The good news for Secretary of State Jocelyn Benson is that she’s the undisputed front-runner to win next year’s Democratic gubernatorial nomination, and she’s in a competitive race with presumed Republican front-runner John James to be elected Michigan’s next governor in November 2026.
The bad news is that this past week revealed numerous cracks in the armor.
Due to her questionable decisions, Benson has received criticism on several fronts, not necessarily for overtly political reasons.
First, Benson held her first press conference as a gubernatorial candidate in the lobby of the Richard Austin Building, which is typically off-limits for political activity.
She argued that the lobby was accessible to anyone who wanted to hold a political press conference, so she was in the clear ... or so she thought.
The Attorney General’s Office stated that the move violated the Michigan Campaign Finance Act, the exact law Benson, an attorney by trade, is responsible for administering.
It didn’t matter that it was 10 degrees in Lansing on Jan. 22. If Benson wanted to talk to the press about her political run in warmer quarters, she should have met up somewhere else.

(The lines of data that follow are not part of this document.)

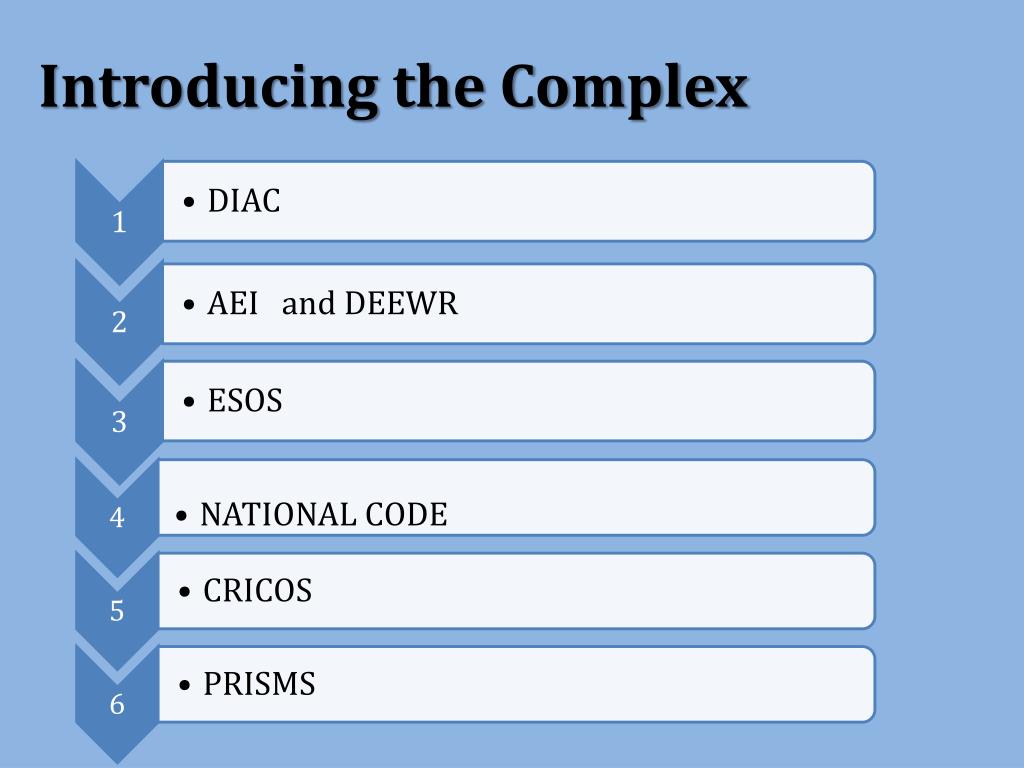 Introducing the Complex

1
• DIAC

2
• AEI and DEEWR

3
• ESOS

4
• NATIONAL CODE

5
• CRICOS

6
• PRISMS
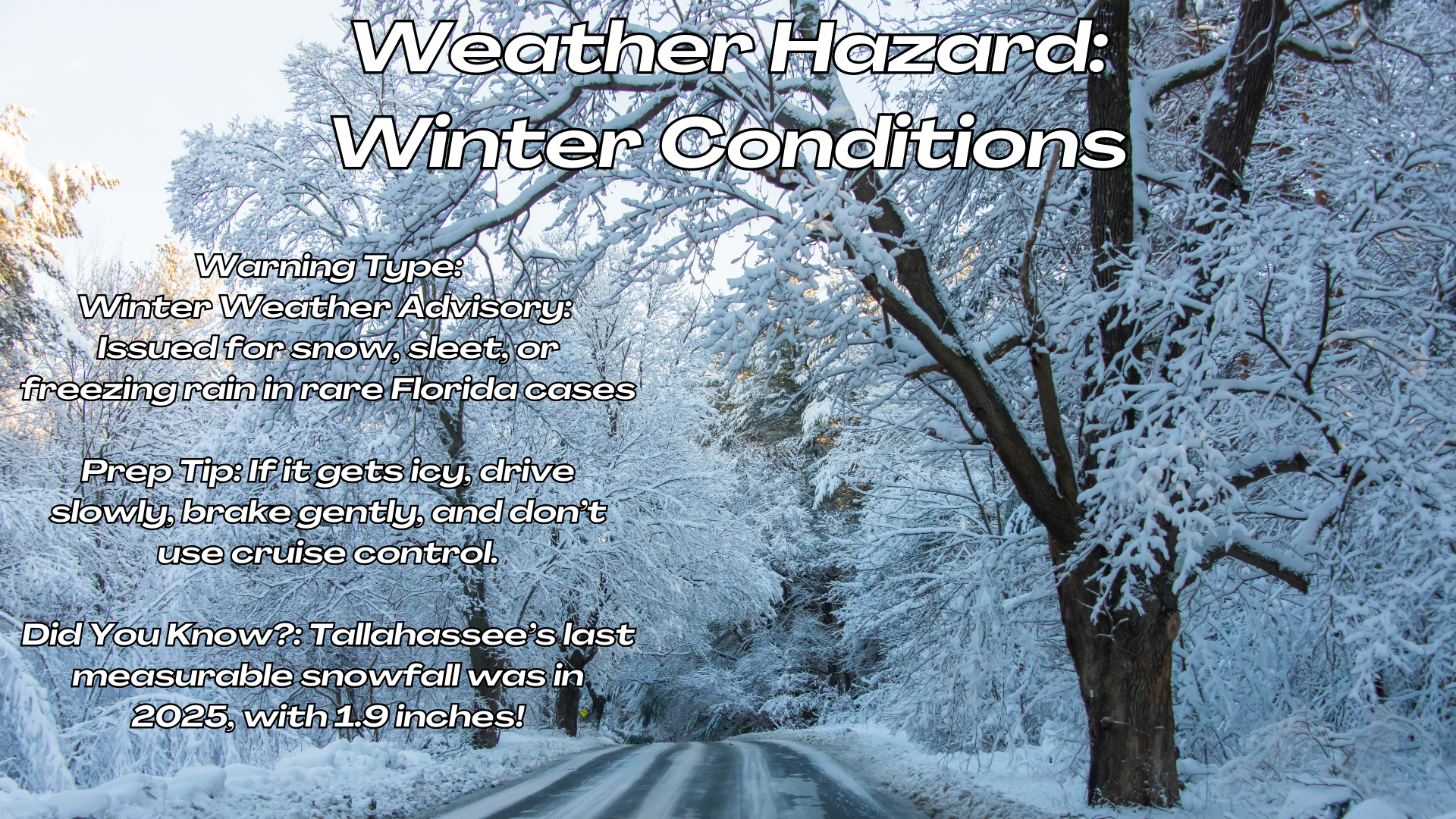 Weather Hazard: Winter Conditions

Warning Type:
Winter Weather Advisory: Issued for snow, sleet, or freezing rain in rare Florida cases

Prep Tip: If it gets icy, drive slowly, brake gently, and don't use cruise control.

Did You Know?: Tallahassee's last measurable snowfall was in 2025, with 1.9 inches!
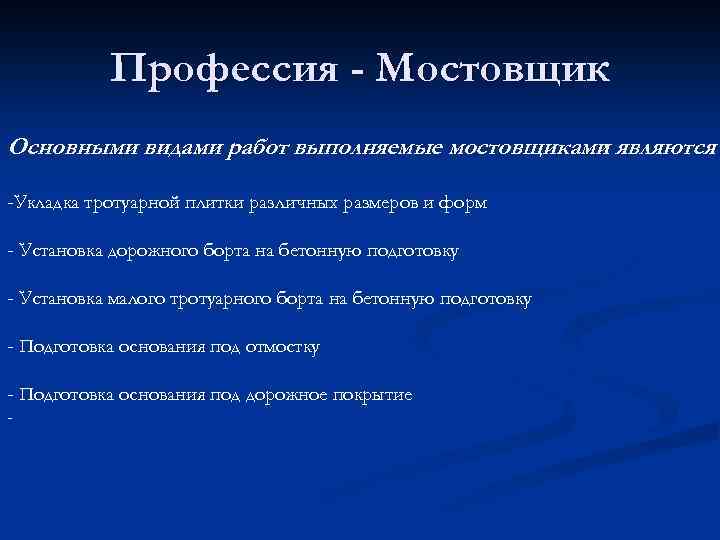 Профессия - Мостовщик

Основными видами работ выполняемые мостовщиками являются

-Укладка тротуарной плитки различных размеров и форм

- Установка дорожного борта на бетонную подготовку

- Установка малого тротуарного борта на бетонную подготовку

- Подготовка основания под отмостку

- Подготовка основания под дорожное покрытие
-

The AG’s office couldn’t discipline her, though, because it doesn’t have the authority ... unless Benson, herself, sought disciplinary action against herself.
That wasn’t going to happen.
If that wasn’t enough, the state House voted to hold Benson in contempt on an entirely different matter.

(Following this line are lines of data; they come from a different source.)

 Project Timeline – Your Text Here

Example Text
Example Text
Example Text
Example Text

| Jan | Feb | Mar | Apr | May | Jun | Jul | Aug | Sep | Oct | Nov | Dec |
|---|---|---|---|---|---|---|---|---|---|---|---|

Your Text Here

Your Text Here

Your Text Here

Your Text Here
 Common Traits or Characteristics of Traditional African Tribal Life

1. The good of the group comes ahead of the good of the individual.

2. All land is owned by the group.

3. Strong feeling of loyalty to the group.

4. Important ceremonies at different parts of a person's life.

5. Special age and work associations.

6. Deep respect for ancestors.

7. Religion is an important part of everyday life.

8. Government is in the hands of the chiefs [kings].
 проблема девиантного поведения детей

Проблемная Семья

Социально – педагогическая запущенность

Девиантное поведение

After the last election, Rep. Rachelle Smit, a former Allegan County township clerk, submitted a Freedom of Information Act request for the training documents the secretary of state gives to local clerks.
Smit was looking for what type of instruction the Bureau of Elections provides to local clerks and how far afield Benson’s office may go in telling election workers what they should be doing.
Benson, by and large, ignored large parts of the FOIA until Republicans took the majority in January, when Smit was named the House Elections Integrity chair. From that point, Smit and the House Oversight Committee played hardball with the request.
They approved a subpoena requesting the document, but Benson’s office essentially declined. Their concern was that some of the information could be used for nefarious purposes by individuals I’ll call “election deniers,” who might attempt to break into machines with source codes.
A former state representative and attorney general candidate are currently facing criminal charges for seizing an election counting machine, taking it to a hotel room, breaking into it and seeing if it was messing with the results at all.
The courts will ultimately determine who is right on this issue, but for now, Republicans will have an easy time portraying Benson as a secretive state bureaucrat who refuses to disclose how she instructs clerks to administer elections.
Then, there’s this whole debacle about the campaign finance disclosure page. Benson’s team claims they needed to update it to activate a new feature that is allegedly designed to reveal the financial assets of state-level officeholders and those seeking those positions.
The extent to which that feature is actually working and who is at fault for that is for another time and place.
For now, it’s pretty clear that the company hired to update the site underestimated the work involved and has made vast quantities of data that the public took for granted completely inaccessible.
Benson’s office has ceased payment to Tyler Technologies until they figure out how to make simple information about who is lobbying in Michigan and who is spending money in elections, etc., accessible again.
In the meantime, there are concerns about the level of information available to the public if and when the system is back up and running.
Benson has already taken away the ability for reporters to conduct criminal background checks on candidates. Candidate phone numbers and home addresses have also disappeared for now, too.
For now, very little of this has penetrated the public’s information stream.
Give it a year, though, and we’ll hear a lot more.